◆ Aangeleverde tekst:
--------------------------------
Artikel 5
Het is een ieder verboden zich zodanig te gedragen dat gevaar op de weg wordt veroorzaakt of kan worden veroorzaakt of dat het verkeer op de weg wordt gehinderd of kan worden gehinderd.
Artikel 6
Het is een ieder die aan het verkeer deelneemt verboden zich zodanig te gedragen dat een aan zijn schuld te wijten verkeersongeval plaatsvindt waardoor een ander wordt gedood of waardoor een ander zwaar lichamelijk letsel wordt toegebracht of zodanig lichamelijk letsel dat daaruit tijdelijke ziekte of verhindering in de uitoefening van de normale bezigheden ontstaat.
1.
Het is degene die bij een verkeersongeval is betrokken of door wiens gedraging een verkeersongeval is veroorzaakt, verboden de plaats van het ongeval te verlaten indien:
a.
bij dat ongeval, naar hij weet of redelijkerwijs moet vermoeden, een ander is gedood dan wel letsel of schade aan een ander is toegebracht;
b.
daardoor, naar hij weet of redelijkerwijs moet vermoeden, een ander aan wie bij dat ongeval letsel is toegebracht, in hulpeloze toestand wordt achtergelaten.
2.
Het eerste lid, aanhef en onderdeel a, is niet van toepassing op degene die op de plaats van het ongeval behoorlijk de gelegenheid heeft geboden tot vaststelling van zijn identiteit en, voor zover hij een motorrijtuig bestuurde, tevens van de identiteit van dat motorrijtuig.
1.
Het is een ieder verboden een voertuig te besturen of als bestuurder te doen besturen, terwijl hij verkeert onder zodanige invloed van een stof, waarvan hij weet of redelijkerwijs moet weten, dat het gebruik daarvan - al dan niet in combinatie met het gebruik van een andere stof - de rijvaardigheid kan verminderen, dat hij niet tot behoorlijk besturen in staat moet worden geacht.
--------------------------------
◆ Schriftelijke opdrachten:
**1.** Beantwoord deze vragen over de wettekst:
(a) Aan wiens schuld moet het verkeersongeval volgens Artikel 6 te wijten zijn?
(b) Welke gelegenheid moet iemand volgens het tweede lid op de plaats van het ongeval behoorlijk hebben geboden?
(c) Wat kan het gebruik van de stof volgens het laatste stuk van de wettekst verminderen?
**2.** Schrijf het deel van de wettekst tussen "bij dat ongeval, naar" en "toestand wordt achtergelaten.", beide inbegrepen, letterlijk over.

◆ Opgeslagen gegevens:
--------------------------------
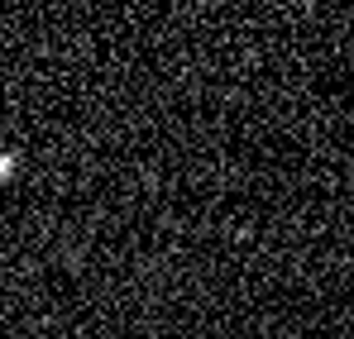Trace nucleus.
Here are the masks:
<instances>
[{
  "instance_id": "obj_1",
  "label": "nucleus",
  "mask_w": 354,
  "mask_h": 339,
  "mask_svg": "<svg viewBox=\"0 0 354 339\" xmlns=\"http://www.w3.org/2000/svg\"><path fill=\"white\" fill-rule=\"evenodd\" d=\"M10 168H15V158H10V153H0V182L10 177Z\"/></svg>"
}]
</instances>
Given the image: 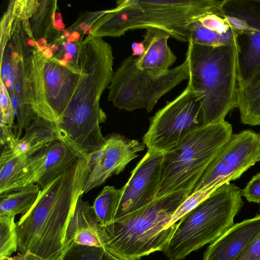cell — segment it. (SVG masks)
Here are the masks:
<instances>
[{
  "label": "cell",
  "mask_w": 260,
  "mask_h": 260,
  "mask_svg": "<svg viewBox=\"0 0 260 260\" xmlns=\"http://www.w3.org/2000/svg\"><path fill=\"white\" fill-rule=\"evenodd\" d=\"M90 169L81 157L41 189L31 208L16 222L17 251L25 260H62L68 225Z\"/></svg>",
  "instance_id": "cell-1"
},
{
  "label": "cell",
  "mask_w": 260,
  "mask_h": 260,
  "mask_svg": "<svg viewBox=\"0 0 260 260\" xmlns=\"http://www.w3.org/2000/svg\"><path fill=\"white\" fill-rule=\"evenodd\" d=\"M239 38L216 47L188 42L185 58L189 70L188 84L201 104L204 125L224 120L230 111L237 107Z\"/></svg>",
  "instance_id": "cell-2"
},
{
  "label": "cell",
  "mask_w": 260,
  "mask_h": 260,
  "mask_svg": "<svg viewBox=\"0 0 260 260\" xmlns=\"http://www.w3.org/2000/svg\"><path fill=\"white\" fill-rule=\"evenodd\" d=\"M189 196L185 190L169 193L110 224L101 225L102 247L119 260H141L154 252L162 251L177 222L165 229Z\"/></svg>",
  "instance_id": "cell-3"
},
{
  "label": "cell",
  "mask_w": 260,
  "mask_h": 260,
  "mask_svg": "<svg viewBox=\"0 0 260 260\" xmlns=\"http://www.w3.org/2000/svg\"><path fill=\"white\" fill-rule=\"evenodd\" d=\"M241 191L234 184L224 183L180 218L162 251L168 260L184 259L230 229L244 205Z\"/></svg>",
  "instance_id": "cell-4"
},
{
  "label": "cell",
  "mask_w": 260,
  "mask_h": 260,
  "mask_svg": "<svg viewBox=\"0 0 260 260\" xmlns=\"http://www.w3.org/2000/svg\"><path fill=\"white\" fill-rule=\"evenodd\" d=\"M232 135V125L224 120L203 126L165 152L155 199L180 190L190 194Z\"/></svg>",
  "instance_id": "cell-5"
},
{
  "label": "cell",
  "mask_w": 260,
  "mask_h": 260,
  "mask_svg": "<svg viewBox=\"0 0 260 260\" xmlns=\"http://www.w3.org/2000/svg\"><path fill=\"white\" fill-rule=\"evenodd\" d=\"M26 95L38 117L57 127L71 100L80 70L76 60L62 65L54 57H46L38 51L27 61Z\"/></svg>",
  "instance_id": "cell-6"
},
{
  "label": "cell",
  "mask_w": 260,
  "mask_h": 260,
  "mask_svg": "<svg viewBox=\"0 0 260 260\" xmlns=\"http://www.w3.org/2000/svg\"><path fill=\"white\" fill-rule=\"evenodd\" d=\"M132 54L114 72L109 85L108 100L120 110L144 109L150 112L158 101L183 81L188 79L185 59L180 65L156 75L139 69Z\"/></svg>",
  "instance_id": "cell-7"
},
{
  "label": "cell",
  "mask_w": 260,
  "mask_h": 260,
  "mask_svg": "<svg viewBox=\"0 0 260 260\" xmlns=\"http://www.w3.org/2000/svg\"><path fill=\"white\" fill-rule=\"evenodd\" d=\"M203 124L201 104L189 84L150 119L142 138L148 149L166 152Z\"/></svg>",
  "instance_id": "cell-8"
},
{
  "label": "cell",
  "mask_w": 260,
  "mask_h": 260,
  "mask_svg": "<svg viewBox=\"0 0 260 260\" xmlns=\"http://www.w3.org/2000/svg\"><path fill=\"white\" fill-rule=\"evenodd\" d=\"M226 0H134L140 11V29L155 27L180 42H188L189 26L201 17H224Z\"/></svg>",
  "instance_id": "cell-9"
},
{
  "label": "cell",
  "mask_w": 260,
  "mask_h": 260,
  "mask_svg": "<svg viewBox=\"0 0 260 260\" xmlns=\"http://www.w3.org/2000/svg\"><path fill=\"white\" fill-rule=\"evenodd\" d=\"M259 161L258 134L245 130L232 135L208 165L189 196L216 184L236 180Z\"/></svg>",
  "instance_id": "cell-10"
},
{
  "label": "cell",
  "mask_w": 260,
  "mask_h": 260,
  "mask_svg": "<svg viewBox=\"0 0 260 260\" xmlns=\"http://www.w3.org/2000/svg\"><path fill=\"white\" fill-rule=\"evenodd\" d=\"M82 157L65 141L55 140L27 158L10 190L32 184L42 189Z\"/></svg>",
  "instance_id": "cell-11"
},
{
  "label": "cell",
  "mask_w": 260,
  "mask_h": 260,
  "mask_svg": "<svg viewBox=\"0 0 260 260\" xmlns=\"http://www.w3.org/2000/svg\"><path fill=\"white\" fill-rule=\"evenodd\" d=\"M164 153L148 149L133 170L128 181L122 187L123 193L114 222L155 199Z\"/></svg>",
  "instance_id": "cell-12"
},
{
  "label": "cell",
  "mask_w": 260,
  "mask_h": 260,
  "mask_svg": "<svg viewBox=\"0 0 260 260\" xmlns=\"http://www.w3.org/2000/svg\"><path fill=\"white\" fill-rule=\"evenodd\" d=\"M223 10L248 26L242 33L246 42L239 55L238 85L251 83L260 78V1L226 0Z\"/></svg>",
  "instance_id": "cell-13"
},
{
  "label": "cell",
  "mask_w": 260,
  "mask_h": 260,
  "mask_svg": "<svg viewBox=\"0 0 260 260\" xmlns=\"http://www.w3.org/2000/svg\"><path fill=\"white\" fill-rule=\"evenodd\" d=\"M145 145L136 140L118 135L106 138L104 145L89 156L90 172L83 189L84 193L104 183L113 175L119 174Z\"/></svg>",
  "instance_id": "cell-14"
},
{
  "label": "cell",
  "mask_w": 260,
  "mask_h": 260,
  "mask_svg": "<svg viewBox=\"0 0 260 260\" xmlns=\"http://www.w3.org/2000/svg\"><path fill=\"white\" fill-rule=\"evenodd\" d=\"M260 232V214L234 224L213 242L204 253L203 260H237Z\"/></svg>",
  "instance_id": "cell-15"
},
{
  "label": "cell",
  "mask_w": 260,
  "mask_h": 260,
  "mask_svg": "<svg viewBox=\"0 0 260 260\" xmlns=\"http://www.w3.org/2000/svg\"><path fill=\"white\" fill-rule=\"evenodd\" d=\"M101 224L92 206L80 197L69 222L64 242V254L77 246L102 247L99 237Z\"/></svg>",
  "instance_id": "cell-16"
},
{
  "label": "cell",
  "mask_w": 260,
  "mask_h": 260,
  "mask_svg": "<svg viewBox=\"0 0 260 260\" xmlns=\"http://www.w3.org/2000/svg\"><path fill=\"white\" fill-rule=\"evenodd\" d=\"M145 29L142 41L145 52L137 58V66L150 74H162L170 70L177 59L168 45L171 36L165 30L157 27H148Z\"/></svg>",
  "instance_id": "cell-17"
},
{
  "label": "cell",
  "mask_w": 260,
  "mask_h": 260,
  "mask_svg": "<svg viewBox=\"0 0 260 260\" xmlns=\"http://www.w3.org/2000/svg\"><path fill=\"white\" fill-rule=\"evenodd\" d=\"M58 139L56 125L37 117L26 128L23 136L11 146L2 149L0 161L23 154L29 157Z\"/></svg>",
  "instance_id": "cell-18"
},
{
  "label": "cell",
  "mask_w": 260,
  "mask_h": 260,
  "mask_svg": "<svg viewBox=\"0 0 260 260\" xmlns=\"http://www.w3.org/2000/svg\"><path fill=\"white\" fill-rule=\"evenodd\" d=\"M138 11L132 0L117 2L115 8L103 12L89 38L119 37L138 29Z\"/></svg>",
  "instance_id": "cell-19"
},
{
  "label": "cell",
  "mask_w": 260,
  "mask_h": 260,
  "mask_svg": "<svg viewBox=\"0 0 260 260\" xmlns=\"http://www.w3.org/2000/svg\"><path fill=\"white\" fill-rule=\"evenodd\" d=\"M40 190L38 185L32 184L0 193V216L24 215L35 203Z\"/></svg>",
  "instance_id": "cell-20"
},
{
  "label": "cell",
  "mask_w": 260,
  "mask_h": 260,
  "mask_svg": "<svg viewBox=\"0 0 260 260\" xmlns=\"http://www.w3.org/2000/svg\"><path fill=\"white\" fill-rule=\"evenodd\" d=\"M237 107L243 124L260 125V78L238 85Z\"/></svg>",
  "instance_id": "cell-21"
},
{
  "label": "cell",
  "mask_w": 260,
  "mask_h": 260,
  "mask_svg": "<svg viewBox=\"0 0 260 260\" xmlns=\"http://www.w3.org/2000/svg\"><path fill=\"white\" fill-rule=\"evenodd\" d=\"M123 193V188L106 186L94 200L92 205L96 217L101 225L114 222Z\"/></svg>",
  "instance_id": "cell-22"
},
{
  "label": "cell",
  "mask_w": 260,
  "mask_h": 260,
  "mask_svg": "<svg viewBox=\"0 0 260 260\" xmlns=\"http://www.w3.org/2000/svg\"><path fill=\"white\" fill-rule=\"evenodd\" d=\"M188 29V42L208 46L228 44L242 35L241 32L232 27L225 33L217 34L202 26L196 21L189 25Z\"/></svg>",
  "instance_id": "cell-23"
},
{
  "label": "cell",
  "mask_w": 260,
  "mask_h": 260,
  "mask_svg": "<svg viewBox=\"0 0 260 260\" xmlns=\"http://www.w3.org/2000/svg\"><path fill=\"white\" fill-rule=\"evenodd\" d=\"M15 217L0 216V260H6L17 251Z\"/></svg>",
  "instance_id": "cell-24"
},
{
  "label": "cell",
  "mask_w": 260,
  "mask_h": 260,
  "mask_svg": "<svg viewBox=\"0 0 260 260\" xmlns=\"http://www.w3.org/2000/svg\"><path fill=\"white\" fill-rule=\"evenodd\" d=\"M28 158L23 154L0 161V193L10 190Z\"/></svg>",
  "instance_id": "cell-25"
},
{
  "label": "cell",
  "mask_w": 260,
  "mask_h": 260,
  "mask_svg": "<svg viewBox=\"0 0 260 260\" xmlns=\"http://www.w3.org/2000/svg\"><path fill=\"white\" fill-rule=\"evenodd\" d=\"M223 184L224 183L216 184L211 187L203 188L189 196L173 214L170 221L165 229H168L177 222L184 215L196 208Z\"/></svg>",
  "instance_id": "cell-26"
},
{
  "label": "cell",
  "mask_w": 260,
  "mask_h": 260,
  "mask_svg": "<svg viewBox=\"0 0 260 260\" xmlns=\"http://www.w3.org/2000/svg\"><path fill=\"white\" fill-rule=\"evenodd\" d=\"M62 260H119L103 247L77 245L71 247Z\"/></svg>",
  "instance_id": "cell-27"
},
{
  "label": "cell",
  "mask_w": 260,
  "mask_h": 260,
  "mask_svg": "<svg viewBox=\"0 0 260 260\" xmlns=\"http://www.w3.org/2000/svg\"><path fill=\"white\" fill-rule=\"evenodd\" d=\"M196 22L205 28L220 34L227 32L231 27L222 17L216 14L204 16Z\"/></svg>",
  "instance_id": "cell-28"
},
{
  "label": "cell",
  "mask_w": 260,
  "mask_h": 260,
  "mask_svg": "<svg viewBox=\"0 0 260 260\" xmlns=\"http://www.w3.org/2000/svg\"><path fill=\"white\" fill-rule=\"evenodd\" d=\"M241 192L249 202L260 204V173L253 176Z\"/></svg>",
  "instance_id": "cell-29"
},
{
  "label": "cell",
  "mask_w": 260,
  "mask_h": 260,
  "mask_svg": "<svg viewBox=\"0 0 260 260\" xmlns=\"http://www.w3.org/2000/svg\"><path fill=\"white\" fill-rule=\"evenodd\" d=\"M237 260H260V232L254 241Z\"/></svg>",
  "instance_id": "cell-30"
},
{
  "label": "cell",
  "mask_w": 260,
  "mask_h": 260,
  "mask_svg": "<svg viewBox=\"0 0 260 260\" xmlns=\"http://www.w3.org/2000/svg\"><path fill=\"white\" fill-rule=\"evenodd\" d=\"M131 47L132 54L137 57L142 56L145 52V47L143 42H134Z\"/></svg>",
  "instance_id": "cell-31"
},
{
  "label": "cell",
  "mask_w": 260,
  "mask_h": 260,
  "mask_svg": "<svg viewBox=\"0 0 260 260\" xmlns=\"http://www.w3.org/2000/svg\"><path fill=\"white\" fill-rule=\"evenodd\" d=\"M66 50L69 55L75 56L78 52L77 46L73 43H70L66 46Z\"/></svg>",
  "instance_id": "cell-32"
},
{
  "label": "cell",
  "mask_w": 260,
  "mask_h": 260,
  "mask_svg": "<svg viewBox=\"0 0 260 260\" xmlns=\"http://www.w3.org/2000/svg\"><path fill=\"white\" fill-rule=\"evenodd\" d=\"M6 260H25L23 255L19 252L17 253V254L11 256Z\"/></svg>",
  "instance_id": "cell-33"
},
{
  "label": "cell",
  "mask_w": 260,
  "mask_h": 260,
  "mask_svg": "<svg viewBox=\"0 0 260 260\" xmlns=\"http://www.w3.org/2000/svg\"><path fill=\"white\" fill-rule=\"evenodd\" d=\"M258 135L259 139H260V133L258 134Z\"/></svg>",
  "instance_id": "cell-34"
}]
</instances>
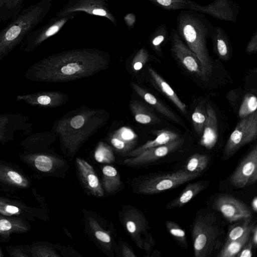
--------------------------------
◆ Antwoorden bij opdrachten:
**1.**
(a) Aan de schuld van degene die aan het verkeer deelneemt.
(b) De gelegenheid om zijn identiteit vast te stellen en, als hij een motorrijtuig bestuurde, ook de identiteit van dat motorrijtuig.
(c) De rijvaardigheid.

**2.**
bij dat ongeval, naar hij weet of redelijkerwijs moet vermoeden, een ander is gedood dan wel letsel of schade aan een ander is toegebracht;
b.
daardoor, naar hij weet of redelijkerwijs moet vermoeden, een ander aan wie bij dat ongeval letsel is toegebracht, in hulpeloze toestand wordt achtergelaten.